“O investimento logístico não foi altruísmo imperial — foi uma demonstração clara de como infraestrutura bem pensada gera multiplicação de rentabilidade, integração territorial e domínio estratégico. O lucro britânico, estimado em múltiplos daquele valor, é prova cabal de que logística não é custo: é ativo soberano e multiplicador de riqueza.”
Editorial BAA
Como um arauto da dignidade esquecida de ter levado a Amazônia a ocupar constrangedores lugares na fila de provimento da infraestrutura regional, o professor Augusto Rocha não perde uma oportunidade para alertar o país sobre seus compromissos com uma região que muita gente gostaria de chamar de sua.
A Amazônia está à beira de uma crise logística terminal — não por falta de ideias, mas por excesso de negligência histórica. A cada vazante extrema, como a de 2023 e as anunciadas para os próximos anos, fica evidente o risco sistêmico que assombra a infraestrutura regional. O transporte fluvial, embora ainda majoritário, está se tornando cada vez mais intermitente, frágil e vulnerável às mudanças climáticas.

Exercícios propostos
**A.** Por favor, indique se cada afirmação concorda com o texto sobre a logística na Amazônia, respondendo sim ou não e citando as palavras que decidem: (i) o transporte fluvial deixou de ser majoritário na região; (ii) a vazante de 2023 aparece como exemplo de vazante extrema; (iii) o lucro britânico foi menor que o valor investido.
**B.** No texto sobre a logística na Amazônia, quais são os três termos que qualificam o transporte fluvial?
**C.** Retome o texto sobre a logística na Amazônia logo depois da última frase apresentada.

Dados armazenados
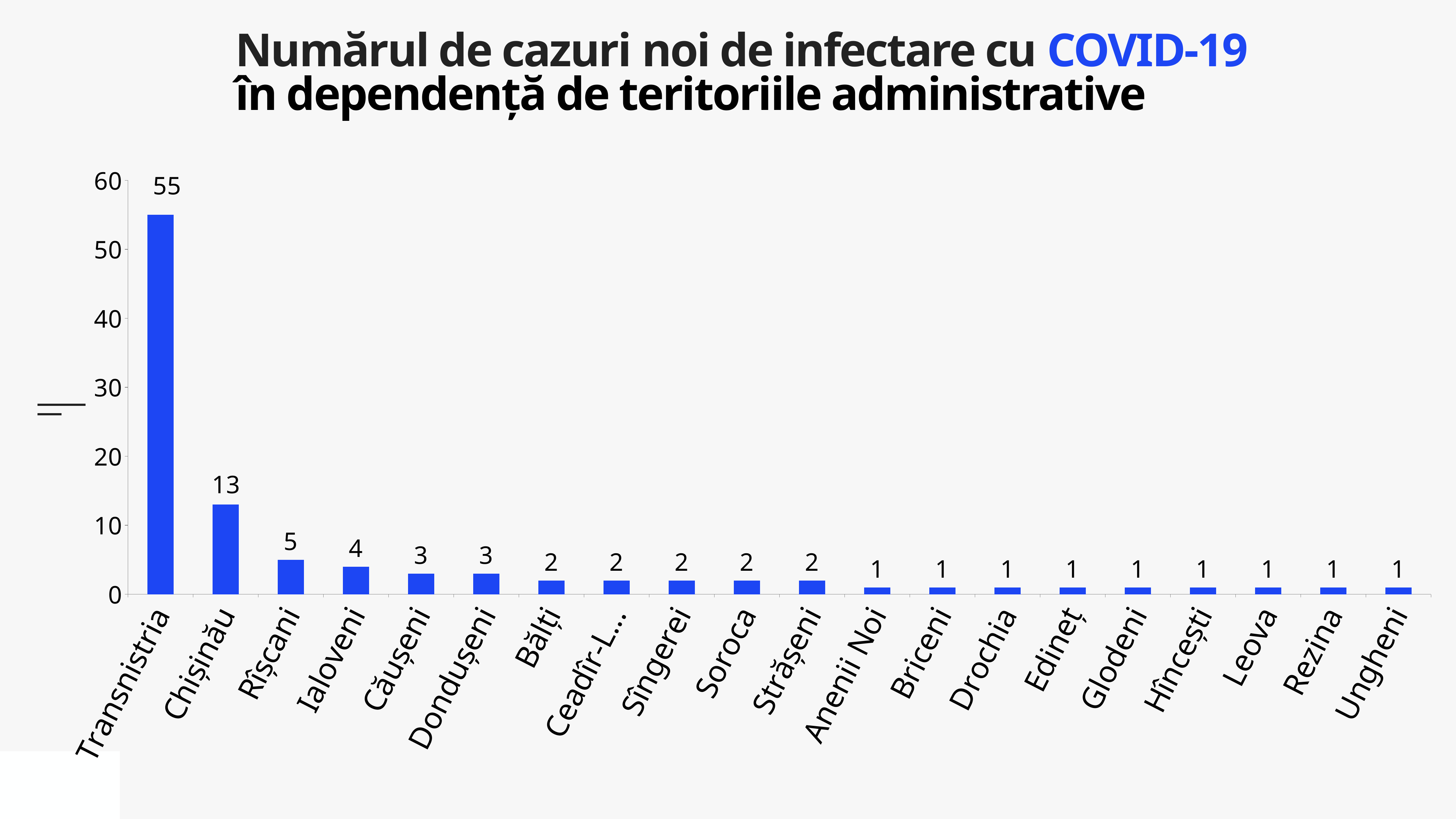
What is the value for Chișinău? 13 Which category has the highest value? Transnistria How many categories are shown on the x axis? 20 What is the value for Transnistria? 55 What is the difference between the values for Rîșcani and Căușeni? 2 Do the values rise or fall from left to right along the x axis? fall What is the value for Soroca? 2 What is the value for Ialoveni? 4 What kind of chart is shown on the slide? bar chart Which is larger, the value for Chișinău or the value for Rîșcani? Chișinău What is the difference between the values for Transnistria and Chișinău? 42 What is the value for Rîșcani? 5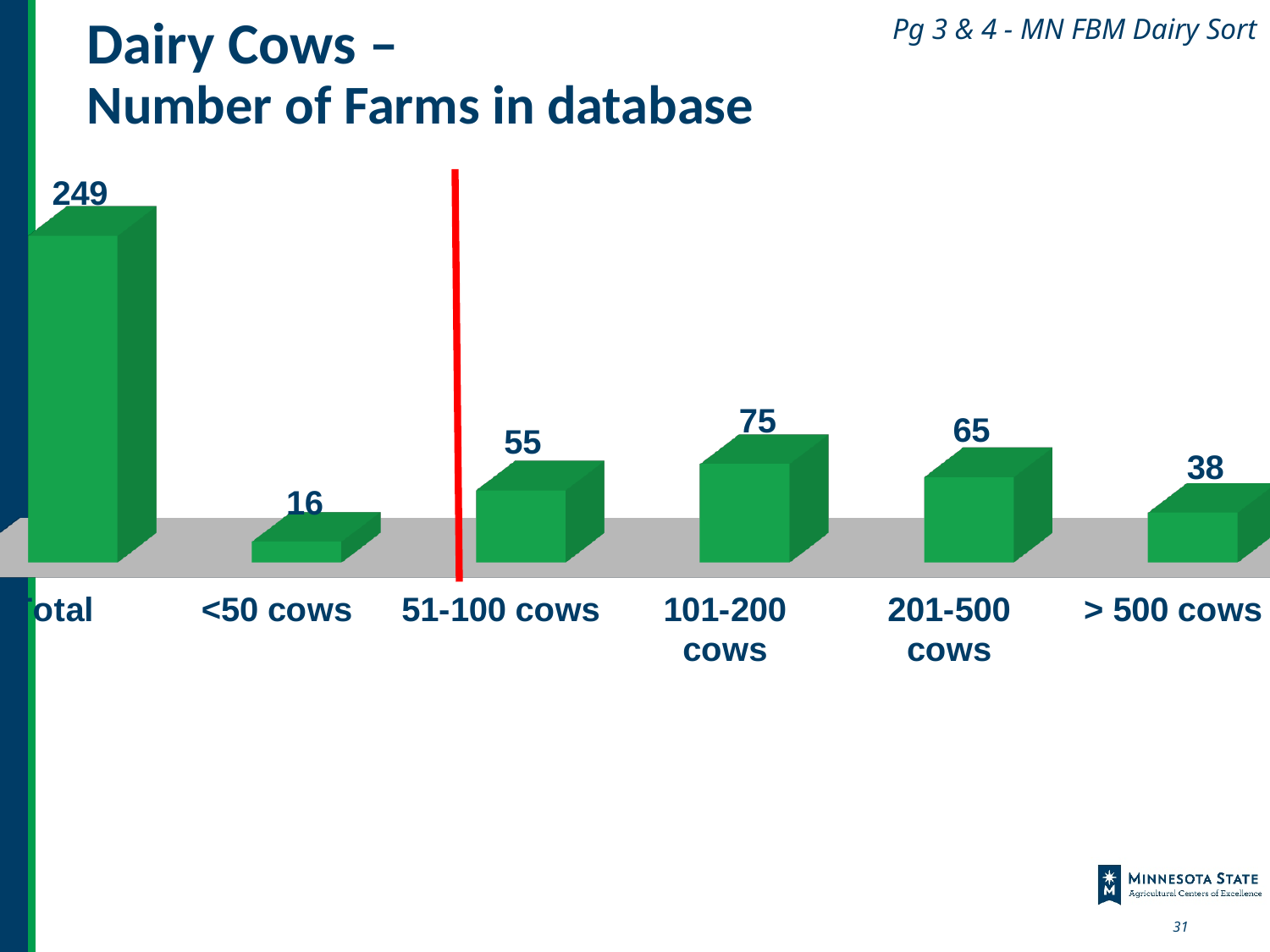
Excluding the Total bar, which herd-size category has the most farms? 101-200 cows What is the value for the > 500 cows category? 38 What type of chart is shown on the slide? Bar chart Which has more farms, 51-100 cows or > 500 cows? 51-100 cows How many farms are in the <50 cows category? 16 What value is shown for the 101-200 cows category? 75 Which herd-size category has the fewest farms? <50 cows What is the difference between the number of farms with 101-200 cows and those with 201-500 cows? 10 How many farms have 201-500 cows? 65 How many categories are shown on the x axis of the chart? 6 What is the number of farms for 51-100 cows? 55 What is the value shown on the first bar (Total)? 249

Lista de respostas
**A.**
(i) Não: "O transporte fluvial, embora ainda majoritário"
(ii) Sim: "A cada vazante extrema, como a de 2023"
(iii) Não: "O lucro britânico, estimado em múltiplos daquele valor"

**B.** intermitente; frágil; vulnerável às mudanças climáticas

**C.**
A ausência de alternativas viáveis por rodovias ou ferrovias deixa a região encurralada num modelo de circulação do século XIX com demandas e pressões do século XXI. Essa contradição ameaça a competitividade da Zona Franca de Manaus, a segurança alimentar de centenas de municípios, e a soberania nacional sobre a maior bacia hidrográfica do planeta.
A cabotagem que nunca chegou
A navegação de cabotagem — solução óbvia para um território com 23 mil quilômetros de rios navegáveis — jamais se consolidou como política pública estratégica. Onde ela existe, é precária, cara, dependente de operadores privados e incapaz de responder às sazonalidades climáticas.
Essa falha logística não é apenas uma omissão — é uma expressão cruel da desigualdade regional, que reduz a Amazônia a consumidor passivo de soluções fabricadas no Sudeste e no exterior, enquanto ignora sua capacidade de produção, circulação e autonomia.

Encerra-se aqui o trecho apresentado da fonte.